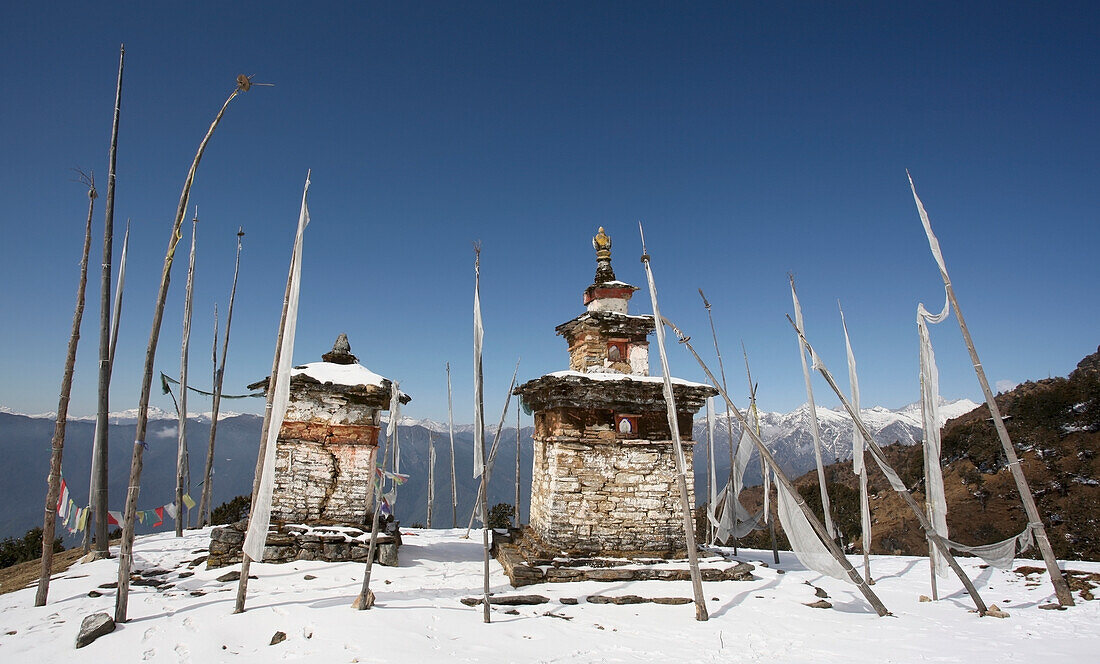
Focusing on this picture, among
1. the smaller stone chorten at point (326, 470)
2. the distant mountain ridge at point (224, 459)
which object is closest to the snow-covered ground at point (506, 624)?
the smaller stone chorten at point (326, 470)

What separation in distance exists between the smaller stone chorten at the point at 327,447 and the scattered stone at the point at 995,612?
12131 millimetres

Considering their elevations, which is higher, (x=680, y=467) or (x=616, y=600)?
(x=680, y=467)

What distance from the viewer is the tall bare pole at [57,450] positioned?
865 centimetres

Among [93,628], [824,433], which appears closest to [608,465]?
[93,628]

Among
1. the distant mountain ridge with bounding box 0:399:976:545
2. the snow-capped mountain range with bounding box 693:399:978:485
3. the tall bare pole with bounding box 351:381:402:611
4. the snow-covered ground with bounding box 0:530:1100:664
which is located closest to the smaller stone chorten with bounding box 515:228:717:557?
the snow-covered ground with bounding box 0:530:1100:664

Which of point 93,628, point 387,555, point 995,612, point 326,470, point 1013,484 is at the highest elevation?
point 326,470

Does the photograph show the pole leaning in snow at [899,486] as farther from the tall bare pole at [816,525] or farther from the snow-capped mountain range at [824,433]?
the snow-capped mountain range at [824,433]

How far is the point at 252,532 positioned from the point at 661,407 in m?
8.60

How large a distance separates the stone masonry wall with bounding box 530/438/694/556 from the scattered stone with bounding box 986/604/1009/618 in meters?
5.44

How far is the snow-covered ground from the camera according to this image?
23.0 feet

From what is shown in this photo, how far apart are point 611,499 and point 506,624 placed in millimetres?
4238

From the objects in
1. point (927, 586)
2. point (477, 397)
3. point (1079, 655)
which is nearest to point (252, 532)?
point (477, 397)

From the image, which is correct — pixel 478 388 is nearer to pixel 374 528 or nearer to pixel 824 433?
pixel 374 528

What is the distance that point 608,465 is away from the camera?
1202cm
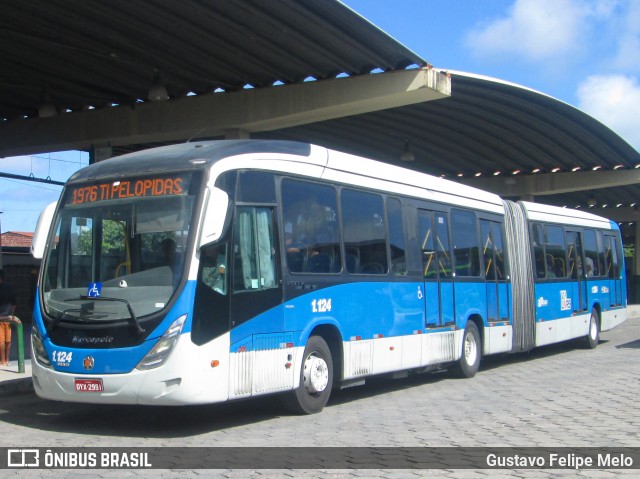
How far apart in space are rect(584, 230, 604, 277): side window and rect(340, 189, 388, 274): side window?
32.7 feet

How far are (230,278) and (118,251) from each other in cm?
129

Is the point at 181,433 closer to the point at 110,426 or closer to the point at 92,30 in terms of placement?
the point at 110,426

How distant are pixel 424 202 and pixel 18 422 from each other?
707 cm

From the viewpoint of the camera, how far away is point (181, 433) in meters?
9.62

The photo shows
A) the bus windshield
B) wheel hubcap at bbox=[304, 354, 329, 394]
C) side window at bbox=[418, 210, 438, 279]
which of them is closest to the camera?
the bus windshield

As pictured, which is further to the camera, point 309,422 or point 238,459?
point 309,422

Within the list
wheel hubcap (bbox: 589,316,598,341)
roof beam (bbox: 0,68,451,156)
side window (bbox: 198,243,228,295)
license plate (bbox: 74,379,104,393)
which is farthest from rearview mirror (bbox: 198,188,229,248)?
wheel hubcap (bbox: 589,316,598,341)

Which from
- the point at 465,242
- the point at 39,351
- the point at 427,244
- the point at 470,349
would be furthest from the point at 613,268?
the point at 39,351

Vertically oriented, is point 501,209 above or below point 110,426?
above

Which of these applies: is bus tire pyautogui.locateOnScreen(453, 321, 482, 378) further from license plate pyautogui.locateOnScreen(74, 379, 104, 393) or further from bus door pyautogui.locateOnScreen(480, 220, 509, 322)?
license plate pyautogui.locateOnScreen(74, 379, 104, 393)

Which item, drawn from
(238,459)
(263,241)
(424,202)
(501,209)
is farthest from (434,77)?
(238,459)

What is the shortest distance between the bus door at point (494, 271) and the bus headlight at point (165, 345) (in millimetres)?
8519

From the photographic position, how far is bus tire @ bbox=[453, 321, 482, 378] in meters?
15.2

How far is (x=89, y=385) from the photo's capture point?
932 cm
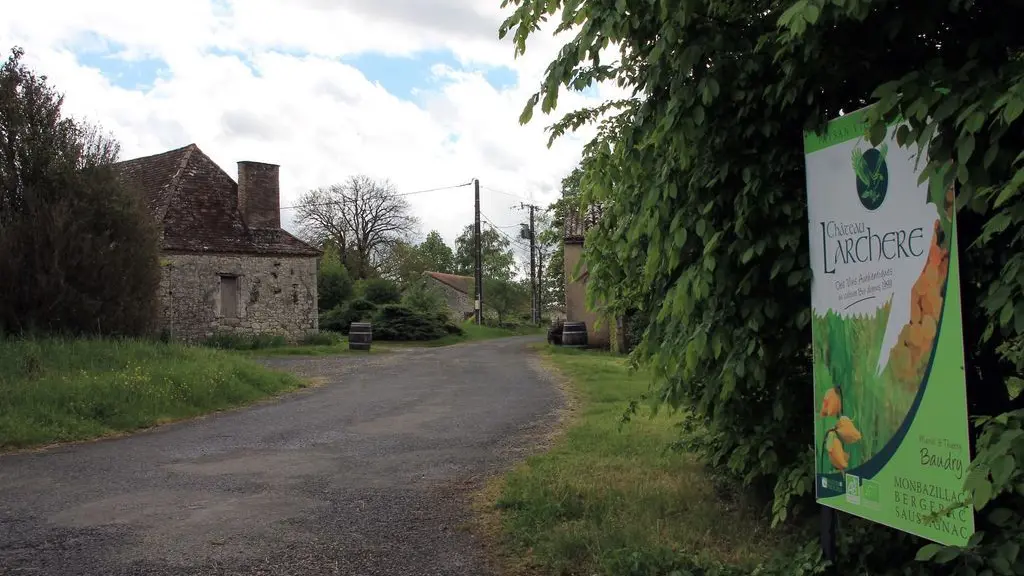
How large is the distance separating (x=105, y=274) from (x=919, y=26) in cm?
1282

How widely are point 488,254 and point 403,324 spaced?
5673 cm

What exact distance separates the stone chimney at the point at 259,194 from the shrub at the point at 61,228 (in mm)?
15331

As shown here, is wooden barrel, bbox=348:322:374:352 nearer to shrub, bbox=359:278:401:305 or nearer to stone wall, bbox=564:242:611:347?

Problem to work on — The entries above should be reproduced exactly, without their pictures.

Expected answer —
Focusing on this picture, among
1. the smaller stone chorten at point (326, 470)
2. the distant mountain ridge at point (224, 459)
which object is closest to the snow-covered ground at point (506, 624)?
the smaller stone chorten at point (326, 470)

What separation in distance exists between the smaller stone chorten at the point at 327,447 and the scattered stone at the point at 995,612?
12131 millimetres

Considering their elevations, which is higher, (x=680, y=467) or (x=616, y=600)?
(x=680, y=467)

What distance from the viewer is the tall bare pole at [57,450] positioned?
865 centimetres

Among [93,628], [824,433], which appears closest to [608,465]?
[93,628]

Among
1. the distant mountain ridge with bounding box 0:399:976:545
2. the snow-capped mountain range with bounding box 693:399:978:485
3. the tall bare pole with bounding box 351:381:402:611
4. the snow-covered ground with bounding box 0:530:1100:664
which is located closest to the smaller stone chorten with bounding box 515:228:717:557?
the snow-covered ground with bounding box 0:530:1100:664

Which of point 93,628, point 387,555, point 995,612, point 326,470, point 1013,484 is at the highest elevation?
point 326,470

Does the photograph show the pole leaning in snow at [899,486] as farther from the tall bare pole at [816,525] or farther from the snow-capped mountain range at [824,433]?
the snow-capped mountain range at [824,433]

How far is the point at 252,532 positioned from the point at 661,407 in m?
8.60

How large a distance separates the stone masonry wall with bounding box 530/438/694/556 from the scattered stone with bounding box 986/604/1009/618 in meters?
5.44

How far is the snow-covered ground from the camera according to this image?
23.0 feet

From what is shown in this photo, how far apart are point 611,499 and point 506,624 placed in millimetres?
4238

From the objects in
1. point (927, 586)
2. point (477, 397)
3. point (1079, 655)
which is nearest to point (252, 532)?
point (477, 397)

From the image, which is correct — pixel 478 388 is nearer to pixel 374 528 or nearer to pixel 824 433?
pixel 374 528

What is the distance that point 608,465 is away from the camera?
1202cm
How far apart in space are rect(584, 230, 604, 277): side window and rect(340, 189, 388, 274): side window?
32.7 feet

How far are (230,278) and (118,251) from each other in cm?
129

Is the point at 181,433 closer to the point at 110,426 or closer to the point at 92,30 in terms of placement?
the point at 110,426

How distant are pixel 424 202 and pixel 18 422 from each other?
707 cm

From the viewpoint of the camera, how far away is point (181, 433) in meters?
9.62

The photo shows
A) the bus windshield
B) wheel hubcap at bbox=[304, 354, 329, 394]
C) side window at bbox=[418, 210, 438, 279]
which of them is closest to the camera?
the bus windshield

As pictured, which is further to the camera, point 309,422 or point 238,459?
point 309,422

Within the list
wheel hubcap (bbox: 589,316,598,341)
roof beam (bbox: 0,68,451,156)
side window (bbox: 198,243,228,295)
license plate (bbox: 74,379,104,393)
which is farthest from rearview mirror (bbox: 198,188,229,248)?
wheel hubcap (bbox: 589,316,598,341)

Which from
- the point at 465,242
- the point at 39,351
- the point at 427,244
- the point at 470,349
would be furthest from the point at 613,268?
the point at 39,351

Vertically oriented, is point 501,209 above or below point 110,426?
above

Which of these applies: is bus tire pyautogui.locateOnScreen(453, 321, 482, 378) further from license plate pyautogui.locateOnScreen(74, 379, 104, 393) or further from bus door pyautogui.locateOnScreen(480, 220, 509, 322)?
license plate pyautogui.locateOnScreen(74, 379, 104, 393)

Which item, drawn from
(238,459)
(263,241)
(424,202)
(501,209)
is farthest from (434,77)?
(238,459)

What is the shortest distance between the bus door at point (494, 271) and the bus headlight at point (165, 345) (in millimetres)?
8519

From the photographic position, how far is bus tire @ bbox=[453, 321, 482, 378] in meters?
15.2

How far is (x=89, y=385) from the photo's capture point?
932 cm
How large is the distance separating (x=105, y=274) from (x=919, y=26) in cm?
1282

How widely are point 488,254 and point 403,324 spaced?
5673 cm

What exact distance separates the stone chimney at the point at 259,194 from the shrub at the point at 61,228 (in mm)?
15331

As shown here, is wooden barrel, bbox=348:322:374:352 nearer to shrub, bbox=359:278:401:305 or nearer to stone wall, bbox=564:242:611:347?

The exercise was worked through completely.